• 課題の目的:
「思い出のグリーングラス」の聞き比べの文章から、「トム・ジョーンズがGreen, Green Grass」以降「ったかのようなリアリティー。」までの部分をすべて、一字一句変えずに書き出してください。

• 本文抜粋:
┌──
思い出のグリーングラス聞き比べ!Tom Jones, Elvis Presley, Johnny Cash

グリーンの芝生と樫の木
Green, Green Grass of Home(思い出のグリーングラス)を、トム・ジョーンズエルヴィス・プレスリージョニー・キャッシュの3人のバーションで聞き比べるお楽しみ企画です! 曲紹介と訳詞は、前回更新のGreen, Green Grass of Homeからご覧ください。


“圧倒的なリアリティーのトム
出だしでネタばれのエルヴィス
殺しても死なない貫禄のジョニー”





「思い出のグリーングラス」は多くのミュージシャンにカバーされていますが、中でもこのトム・ジョーンズのバージョンが認知度・人気ともにダントツでしょう。トム・ジョーンズはイギリス南ウェールズ出身の実力派ボーカリストです。ソウルフルでパンチの効いた歌声と、男の色気むんむんのルックスから、私はてっきりラテン系の御仁だと思い込んでいました。

トム・ジョーンズがGreen, Green Grass of Homeをレコーディングしたのは1966年。彼が26歳のときです。

つややかな歌声に若さと情熱があふれていて、ゆったりした曲調の中にも、未熟な青年の感情の激しさを感じさせます。「若気の至りでやらかしてしまった」感がヒシヒシと伝わってくるんですね。きっと衝動的な犯罪だったんだろうな、もしかしたら自分がしでかしたことの意味もわかってないのかもしれない、そんな気持ちにさせられます。

そもそも極刑を科せられるような罪を犯して、実家の庭のお気に入りの場所に埋葬されたいとか、親不孝の極みじゃないですか。それで、ママとパパと恋人に優しく迎えてほしいだの、とんでもない自己中ですよ。恥や反省の意識はどこ行ったんだって話です。

でも、このトム・ジョーンズのパーンと張りのある歌声を聴いていると、自然に納得できるんですよね。その視野の狭さ、いきすぎた純粋さや甘えみたいなものが、若さゆえの愚かさなんだなと。そして、この青々とした芝生のような若い命がもうすぐ失われてしまうことに、やり切れなさと哀れみの気持ちがわいてきます。まさに歌の主人公と歌い手が一体となったかのようなリアリティー。
└──
• データ行:
┌──
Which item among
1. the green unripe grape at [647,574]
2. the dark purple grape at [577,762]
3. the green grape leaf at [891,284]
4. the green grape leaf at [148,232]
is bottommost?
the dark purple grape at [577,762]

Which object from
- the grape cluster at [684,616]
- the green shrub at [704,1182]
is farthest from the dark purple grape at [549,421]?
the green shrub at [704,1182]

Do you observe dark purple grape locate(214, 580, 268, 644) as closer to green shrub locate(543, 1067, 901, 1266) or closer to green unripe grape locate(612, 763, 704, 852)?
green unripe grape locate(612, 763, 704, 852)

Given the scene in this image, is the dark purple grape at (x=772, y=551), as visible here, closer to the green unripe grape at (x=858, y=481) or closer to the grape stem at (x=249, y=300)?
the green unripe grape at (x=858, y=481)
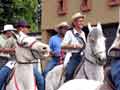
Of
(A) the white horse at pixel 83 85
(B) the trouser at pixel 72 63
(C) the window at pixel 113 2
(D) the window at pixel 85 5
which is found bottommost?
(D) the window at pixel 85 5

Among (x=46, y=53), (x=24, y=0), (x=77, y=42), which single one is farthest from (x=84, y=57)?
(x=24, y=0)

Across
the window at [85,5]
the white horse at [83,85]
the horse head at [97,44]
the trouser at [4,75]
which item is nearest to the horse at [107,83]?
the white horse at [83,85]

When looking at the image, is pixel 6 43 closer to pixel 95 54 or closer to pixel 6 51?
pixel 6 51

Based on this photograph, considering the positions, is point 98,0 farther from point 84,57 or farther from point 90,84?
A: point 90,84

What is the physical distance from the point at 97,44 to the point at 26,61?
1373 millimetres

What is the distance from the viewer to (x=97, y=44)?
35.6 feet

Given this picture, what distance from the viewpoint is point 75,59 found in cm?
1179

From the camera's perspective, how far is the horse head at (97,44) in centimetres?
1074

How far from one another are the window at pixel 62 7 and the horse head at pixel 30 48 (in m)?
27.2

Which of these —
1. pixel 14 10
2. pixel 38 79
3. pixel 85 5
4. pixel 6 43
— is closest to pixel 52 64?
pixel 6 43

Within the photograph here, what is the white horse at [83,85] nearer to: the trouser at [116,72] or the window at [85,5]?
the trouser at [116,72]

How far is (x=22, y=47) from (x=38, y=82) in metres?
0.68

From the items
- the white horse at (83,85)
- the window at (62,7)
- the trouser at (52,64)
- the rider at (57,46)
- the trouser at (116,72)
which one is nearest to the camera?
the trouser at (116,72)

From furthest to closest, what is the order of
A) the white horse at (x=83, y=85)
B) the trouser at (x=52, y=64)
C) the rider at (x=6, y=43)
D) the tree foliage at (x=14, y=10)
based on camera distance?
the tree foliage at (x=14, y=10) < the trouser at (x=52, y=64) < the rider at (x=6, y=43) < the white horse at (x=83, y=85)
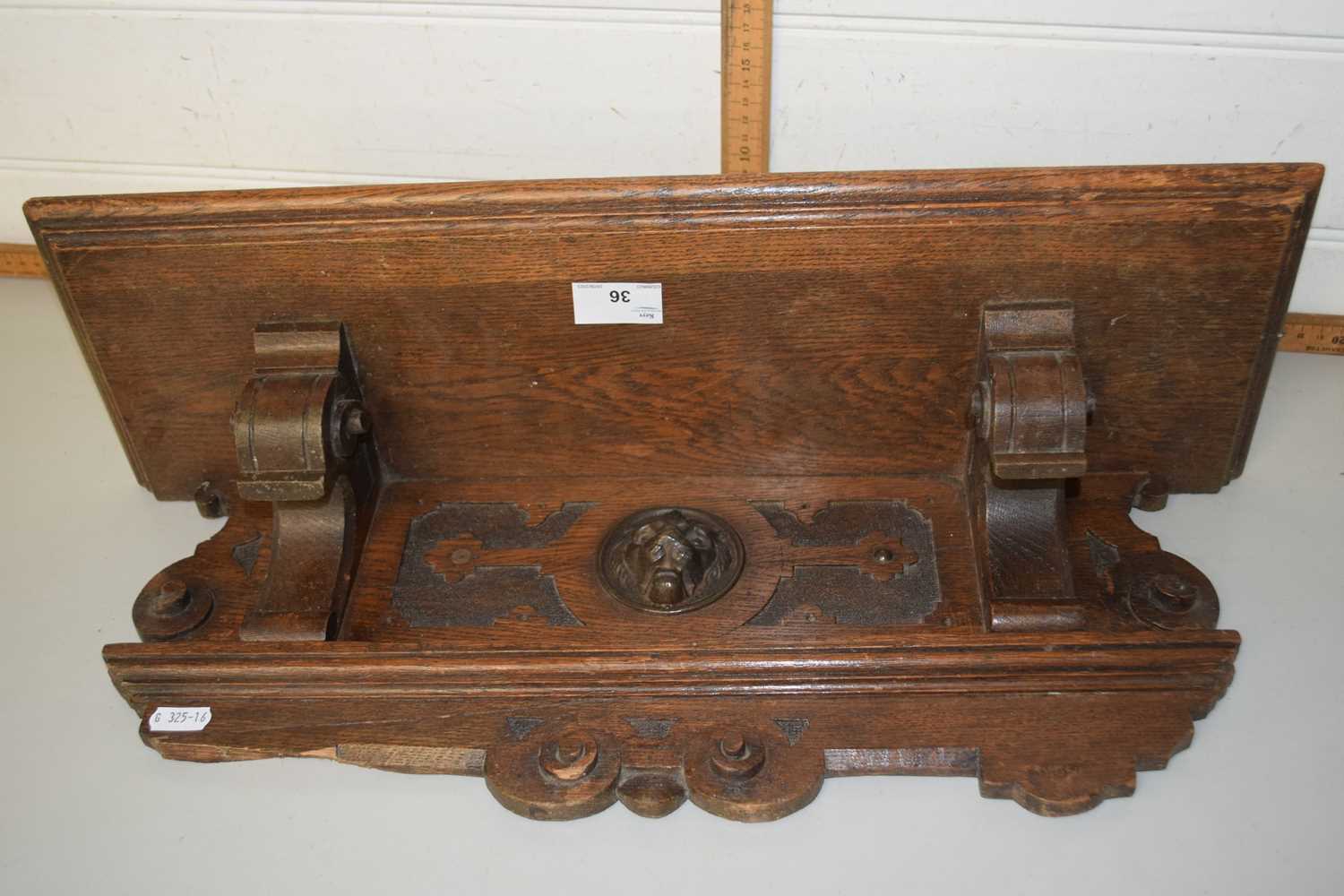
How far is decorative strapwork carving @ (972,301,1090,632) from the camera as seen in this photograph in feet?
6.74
└──
┌──
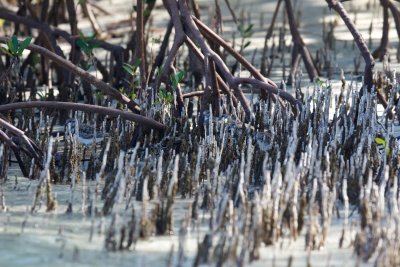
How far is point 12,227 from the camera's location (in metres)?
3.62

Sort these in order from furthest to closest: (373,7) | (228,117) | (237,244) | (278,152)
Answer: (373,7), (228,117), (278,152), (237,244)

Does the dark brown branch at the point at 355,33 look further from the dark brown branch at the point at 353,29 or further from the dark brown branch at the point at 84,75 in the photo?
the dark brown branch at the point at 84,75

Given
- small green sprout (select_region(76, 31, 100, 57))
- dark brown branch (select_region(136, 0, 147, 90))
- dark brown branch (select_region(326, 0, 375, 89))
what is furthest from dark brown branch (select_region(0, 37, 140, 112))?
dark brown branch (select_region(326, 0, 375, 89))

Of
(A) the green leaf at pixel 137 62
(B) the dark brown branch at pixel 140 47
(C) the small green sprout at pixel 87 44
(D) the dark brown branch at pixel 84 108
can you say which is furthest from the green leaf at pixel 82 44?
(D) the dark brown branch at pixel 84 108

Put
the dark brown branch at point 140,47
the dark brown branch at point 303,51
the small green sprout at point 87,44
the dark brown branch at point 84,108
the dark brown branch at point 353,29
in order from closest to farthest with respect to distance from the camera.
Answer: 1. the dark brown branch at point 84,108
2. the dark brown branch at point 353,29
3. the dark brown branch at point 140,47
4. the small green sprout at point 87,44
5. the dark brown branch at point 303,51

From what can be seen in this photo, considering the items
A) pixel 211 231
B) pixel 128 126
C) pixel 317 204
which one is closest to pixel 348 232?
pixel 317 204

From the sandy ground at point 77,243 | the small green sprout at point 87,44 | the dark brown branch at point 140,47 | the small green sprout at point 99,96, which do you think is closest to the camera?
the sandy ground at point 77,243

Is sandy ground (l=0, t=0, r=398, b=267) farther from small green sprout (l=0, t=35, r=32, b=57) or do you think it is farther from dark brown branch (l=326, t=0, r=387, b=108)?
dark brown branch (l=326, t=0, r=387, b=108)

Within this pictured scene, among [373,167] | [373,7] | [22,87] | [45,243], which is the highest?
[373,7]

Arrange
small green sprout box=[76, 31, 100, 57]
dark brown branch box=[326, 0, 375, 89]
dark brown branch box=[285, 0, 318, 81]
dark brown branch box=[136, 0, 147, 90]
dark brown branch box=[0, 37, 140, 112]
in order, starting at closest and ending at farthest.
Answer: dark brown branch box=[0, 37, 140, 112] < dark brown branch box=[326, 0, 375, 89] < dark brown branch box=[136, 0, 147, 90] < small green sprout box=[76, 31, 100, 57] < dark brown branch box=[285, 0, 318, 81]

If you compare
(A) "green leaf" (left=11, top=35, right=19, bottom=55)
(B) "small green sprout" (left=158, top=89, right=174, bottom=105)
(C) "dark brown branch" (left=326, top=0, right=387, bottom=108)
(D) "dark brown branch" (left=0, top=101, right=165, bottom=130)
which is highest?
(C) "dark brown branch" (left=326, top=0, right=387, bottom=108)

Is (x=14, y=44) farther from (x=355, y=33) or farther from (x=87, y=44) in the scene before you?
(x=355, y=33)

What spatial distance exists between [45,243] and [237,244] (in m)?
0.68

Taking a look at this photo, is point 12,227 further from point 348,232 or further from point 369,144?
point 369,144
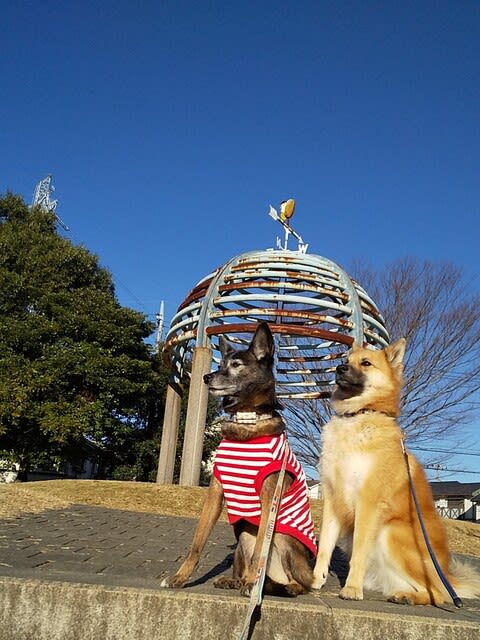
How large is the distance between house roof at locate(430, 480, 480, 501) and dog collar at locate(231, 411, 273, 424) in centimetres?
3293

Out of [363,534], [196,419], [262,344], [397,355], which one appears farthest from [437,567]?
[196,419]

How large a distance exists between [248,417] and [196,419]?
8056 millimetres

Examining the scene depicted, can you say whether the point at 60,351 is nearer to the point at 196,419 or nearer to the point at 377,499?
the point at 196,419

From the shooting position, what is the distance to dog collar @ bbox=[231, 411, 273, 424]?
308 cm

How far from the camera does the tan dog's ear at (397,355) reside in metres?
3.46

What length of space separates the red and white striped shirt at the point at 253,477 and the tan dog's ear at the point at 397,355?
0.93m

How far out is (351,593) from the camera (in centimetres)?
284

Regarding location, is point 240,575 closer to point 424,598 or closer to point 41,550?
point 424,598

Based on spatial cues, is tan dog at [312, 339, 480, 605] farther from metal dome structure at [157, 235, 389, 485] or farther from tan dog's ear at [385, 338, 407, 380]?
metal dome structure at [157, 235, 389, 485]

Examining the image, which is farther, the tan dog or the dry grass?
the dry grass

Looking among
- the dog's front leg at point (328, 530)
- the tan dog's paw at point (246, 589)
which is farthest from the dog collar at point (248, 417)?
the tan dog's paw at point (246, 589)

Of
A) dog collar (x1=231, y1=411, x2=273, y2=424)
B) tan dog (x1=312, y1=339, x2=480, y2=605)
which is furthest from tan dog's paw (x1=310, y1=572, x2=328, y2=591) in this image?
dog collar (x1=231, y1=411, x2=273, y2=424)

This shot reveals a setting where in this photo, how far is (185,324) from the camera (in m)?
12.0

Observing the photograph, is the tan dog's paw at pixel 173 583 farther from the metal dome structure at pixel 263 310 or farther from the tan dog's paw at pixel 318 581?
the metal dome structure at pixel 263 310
└──
• 最終回答:
トム・ジョーンズがGreen, Green Grass of Homeをレコーディングしたのは1966年。彼が26歳のときです。

つややかな歌声に若さと情熱があふれていて、ゆったりした曲調の中にも、未熟な青年の感情の激しさを感じさせます。「若気の至りでやらかしてしまった」感がヒシヒシと伝わってくるんですね。きっと衝動的な犯罪だったんだろうな、もしかしたら自分がしでかしたことの意味もわかってないのかもしれない、そんな気持ちにさせられます。

そもそも極刑を科せられるような罪を犯して、実家の庭のお気に入りの場所に埋葬されたいとか、親不孝の極みじゃないですか。それで、ママとパパと恋人に優しく迎えてほしいだの、とんでもない自己中ですよ。恥や反省の意識はどこ行ったんだって話です。

でも、このトム・ジョーンズのパーンと張りのある歌声を聴いていると、自然に納得できるんですよね。その視野の狭さ、いきすぎた純粋さや甘えみたいなものが、若さゆえの愚かさなんだなと。そして、この青々とした芝生のような若い命がもうすぐ失われてしまうことに、やり切れなさと哀れみの気持ちがわいてきます。まさに歌の主人公と歌い手が一体となったかのようなリアリティー。